C 中的数组大小，没有 sizeof 且不在主 function

Question

I want to understand how to know the size of array without using sizeof and not in main function. and i really want to understand why my code not working when i do it in other function.(in main it works same as sizeof). >>> The rasult i got are some trash numbers

*with char array is understood but i dont know how to do it with other data specifiers.

#include <stdio.h>

void arrSize(int a[],int b[]){
    int size_a = *(&a+1) - a;
    int size_b = *(&b+1) - b;
    printf("%d,%d",size_a,size_b);
}

int main(){
    int arr[] = {2,12,14,16};
    int brr[] = {8,53,2,4,16};
    
    arrSize(arr,brr);

    return 0;
}

Answer 1

This function declaration

void arrSize(int a[],int b[]){
    int size_a = *(&a+1) - a;
    int size_b = *(&b+1) - b;
    printf("%d,%d",size_a,size_b);
}

is adjusted by the compiler to the following declaration

void arrSize(int *a,int *b){
    int size_a = *(&a+1) - a;
    int size_b = *(&b+1) - b;
    printf("%d,%d",size_a,size_b);
}

That is parameters having array types are adjusted by the compiler to pointers to array element types.

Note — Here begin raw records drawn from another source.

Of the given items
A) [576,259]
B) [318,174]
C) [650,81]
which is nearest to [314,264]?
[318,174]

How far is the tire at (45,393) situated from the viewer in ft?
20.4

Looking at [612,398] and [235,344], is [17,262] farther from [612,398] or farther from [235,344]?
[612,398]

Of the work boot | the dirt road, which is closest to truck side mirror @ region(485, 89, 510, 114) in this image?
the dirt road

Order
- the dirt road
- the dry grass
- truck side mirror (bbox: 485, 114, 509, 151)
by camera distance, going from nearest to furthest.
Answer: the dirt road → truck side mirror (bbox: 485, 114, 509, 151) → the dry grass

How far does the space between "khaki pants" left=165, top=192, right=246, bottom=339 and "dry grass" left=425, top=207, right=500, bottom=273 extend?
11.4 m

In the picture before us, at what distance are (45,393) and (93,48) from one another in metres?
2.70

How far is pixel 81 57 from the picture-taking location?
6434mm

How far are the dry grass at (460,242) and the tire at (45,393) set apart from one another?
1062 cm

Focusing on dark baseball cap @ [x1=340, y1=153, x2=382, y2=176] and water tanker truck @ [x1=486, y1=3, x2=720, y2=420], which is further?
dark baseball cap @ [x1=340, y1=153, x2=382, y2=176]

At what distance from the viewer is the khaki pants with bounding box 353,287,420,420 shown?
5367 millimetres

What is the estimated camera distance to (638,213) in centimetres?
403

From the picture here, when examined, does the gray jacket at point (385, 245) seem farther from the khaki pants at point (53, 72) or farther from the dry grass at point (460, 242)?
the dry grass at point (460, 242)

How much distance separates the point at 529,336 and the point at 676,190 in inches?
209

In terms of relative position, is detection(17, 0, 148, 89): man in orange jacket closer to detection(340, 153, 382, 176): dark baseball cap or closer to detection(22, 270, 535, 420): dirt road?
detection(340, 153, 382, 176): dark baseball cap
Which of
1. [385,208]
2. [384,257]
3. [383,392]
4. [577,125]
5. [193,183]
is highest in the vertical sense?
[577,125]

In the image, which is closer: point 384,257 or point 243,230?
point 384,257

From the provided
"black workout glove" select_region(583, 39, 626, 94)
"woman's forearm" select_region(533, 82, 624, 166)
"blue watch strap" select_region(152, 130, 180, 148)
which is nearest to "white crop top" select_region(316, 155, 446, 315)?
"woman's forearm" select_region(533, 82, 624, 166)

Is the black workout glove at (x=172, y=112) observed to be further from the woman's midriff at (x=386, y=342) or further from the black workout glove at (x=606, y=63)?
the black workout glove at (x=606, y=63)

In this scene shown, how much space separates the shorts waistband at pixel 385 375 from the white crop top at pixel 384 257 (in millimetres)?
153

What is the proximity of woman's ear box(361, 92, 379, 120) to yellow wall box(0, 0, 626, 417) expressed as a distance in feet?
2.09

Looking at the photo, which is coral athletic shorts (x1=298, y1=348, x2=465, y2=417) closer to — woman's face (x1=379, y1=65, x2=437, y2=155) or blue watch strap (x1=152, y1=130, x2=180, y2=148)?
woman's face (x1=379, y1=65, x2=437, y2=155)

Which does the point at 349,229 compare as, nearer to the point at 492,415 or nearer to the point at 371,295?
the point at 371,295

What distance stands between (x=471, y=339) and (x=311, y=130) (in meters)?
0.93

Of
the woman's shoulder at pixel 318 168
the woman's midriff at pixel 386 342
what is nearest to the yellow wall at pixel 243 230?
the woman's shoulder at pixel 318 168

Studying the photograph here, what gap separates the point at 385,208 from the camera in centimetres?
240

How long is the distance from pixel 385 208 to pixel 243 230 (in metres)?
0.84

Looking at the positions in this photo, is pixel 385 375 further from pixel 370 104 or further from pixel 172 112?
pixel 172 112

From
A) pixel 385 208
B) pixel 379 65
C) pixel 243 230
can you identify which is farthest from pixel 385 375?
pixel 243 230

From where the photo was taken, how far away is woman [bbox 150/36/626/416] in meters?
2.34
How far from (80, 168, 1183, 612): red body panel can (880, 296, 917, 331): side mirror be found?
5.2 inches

On the other hand, in this call

arrSize(arr,brr);

the arrays are implicitly converted to pointers to their first elements.

Having a pointer to the first element of an array you are unable to determine the array size pointed to by the pointer.

the initializers in these declarations

    int size_a = *(&a+1) - a;
    int size_b = *(&b+1) - b;

invoke undefined behavior because you are dereferencing pointers that do not point to valid object.